NOX4 deficiency in obese adult mice promotes NASH and fibrosis. (A–I) Male Nox4fl/fl mice fed a HFD for 10 weeks were administered i.v. AAV-TBG-iCre or AAV-TBG-EGFP and then fed a HFD for another 10 weeks. Livers were processed for (A) qPCR or (B) immunoblotting. (C) Body weights. (D) Body composition. Livers were processed for (E) qPCR and (F) immunoblotting to monitor for antioxidant defense; (G) histology (H&E) and (H) qPCR to monitor for steatosis; and (I) histology (Picrosirius red) and (J) qPCR to monitor for fibrosis and inflammation. (K) Liver hydroxyproline levels. Representative results from at least 2 independent experiments are shown as the mean ± SEM. Scale bars: 300 μm (G) and 200 μm (I). *P < 0.05, **P < 0.01, ***P < 0.001, and ****P < 0.0001, by Student’s t test (A, C–E, H, J, and K).
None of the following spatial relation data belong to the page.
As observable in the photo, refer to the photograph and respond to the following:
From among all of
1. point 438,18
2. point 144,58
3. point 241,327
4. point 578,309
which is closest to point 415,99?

To explore whether the progression to NASH and fibrosis associated with the deletion of Nox4 might be ascribed to decreased NOX4-derived ROS generation and antioxidant defense, we examined whether the NOX1/4 inhibitor GKT137831 could promote NASH and fibrosis in HFD-fed C57BL/6 mice (Figure 13). The administration of GKT137831 (40 mg/kg, 3 times/week for 5 weeks) to obese C57BL/6 mice fed a HFD for 15 weeks modestly increased body weights (Figure 13A) and had no significant effect on liver weights (Figure 13B), but decreased Nfe2l2 expression in the liver along with the expression of key antioxidant defense genes, including Sod1, Sod2, Cat, and Nqo1 (Figure 13C), while increasing the expression of lipogenic genes (Figure 13D and Supplemental Figure 9A). This was accompanied by increased steatosis (Figure 13E) and lymphocytic infiltrates (Figure 13F), as well as by increased fibrosis (Figure 13, G and H), as determined by the hepatic expression of fibrosis-related genes (Figure 13G) and by histology (Figure 13H). These results are consistent with the notion that the induction of NOX4 in the livers of obese mice with steatosis contributes to the ROS-dependent induction of antioxidant defense to limit steatosis, mitochondrial oxidative stress, and tissue damage to thereby limit the progression to NASH and fibrosis.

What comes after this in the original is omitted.